## Source passage
McNown noted that his girlfriend had inspired him to become a better person, an idea that morphed into the payoff line at the end of the chorus: “I gotta find a better me for you.” Knowing where they were headed, the writers turned their attention to the opening verse, the first-person singer remembering a period dominated by alcohol and romantic conquests.

“If you need to be a better person for someone, what does that look like previously, before them?” Suppelsa asks rhetorically. “Those verses [are] painting the darker side of before this girl. You need to have that chorus there to make that change.”

The second verse would begin with an abstract thought about “dipping toes in the water,” a reflection, McNown says, of a period when he worked at a coffee shop, dodging any sort of commitments. “[It’s] basically not being willing to give things my full heart,” he notes. “That’s symbolic in the relationship department, that’s symbolic in the career department, that’s symbolic in life in so many aspects. For a while, especially when you feel like you may have been wounded, you’re afraid to jump back in again.”

To round out the piece, they built a bridge that, like the chorus, starts with a descending melody. The differences are subtle enough that the first few listens, it doesn’t sound like a departure from the rest of the song. “It’s a sneaky bridge, for sure,” Suppelsa says.

## Record set
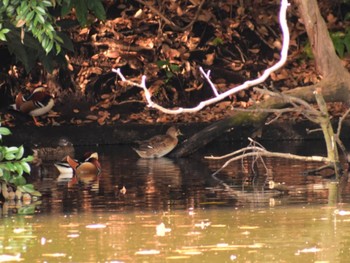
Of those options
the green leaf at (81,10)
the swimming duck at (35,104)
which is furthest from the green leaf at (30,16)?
the swimming duck at (35,104)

## Stated goal 1
Decide whether each statement agrees with the songwriting passage. For each, answer yes or no and quote the words of the passage that decide it.
(a) The chorus ends on a line about finding a better version of oneself.
(b) The bridge opens with a rising melody.
(c) The second verse reflects a time when McNown worked at a coffee shop.
## Stated goal 2
Write out the songwriting passage word for word from "McNown noted that" to "and romantic conquests.".

## Right answer 1
(a) Yes: "an idea that morphed into the payoff line at the end of the chorus"
(b) No: "starts with a descending melody"
(c) Yes: "a period when he worked at a coffee shop, dodging any sort of commitments"

## Right answer 2
McNown noted that his girlfriend had inspired him to become a better person, an idea that morphed into the payoff line at the end of the chorus: “I gotta find a better me for you.” Knowing where they were headed, the writers turned their attention to the opening verse, the first-person singer remembering a period dominated by alcohol and romantic conquests.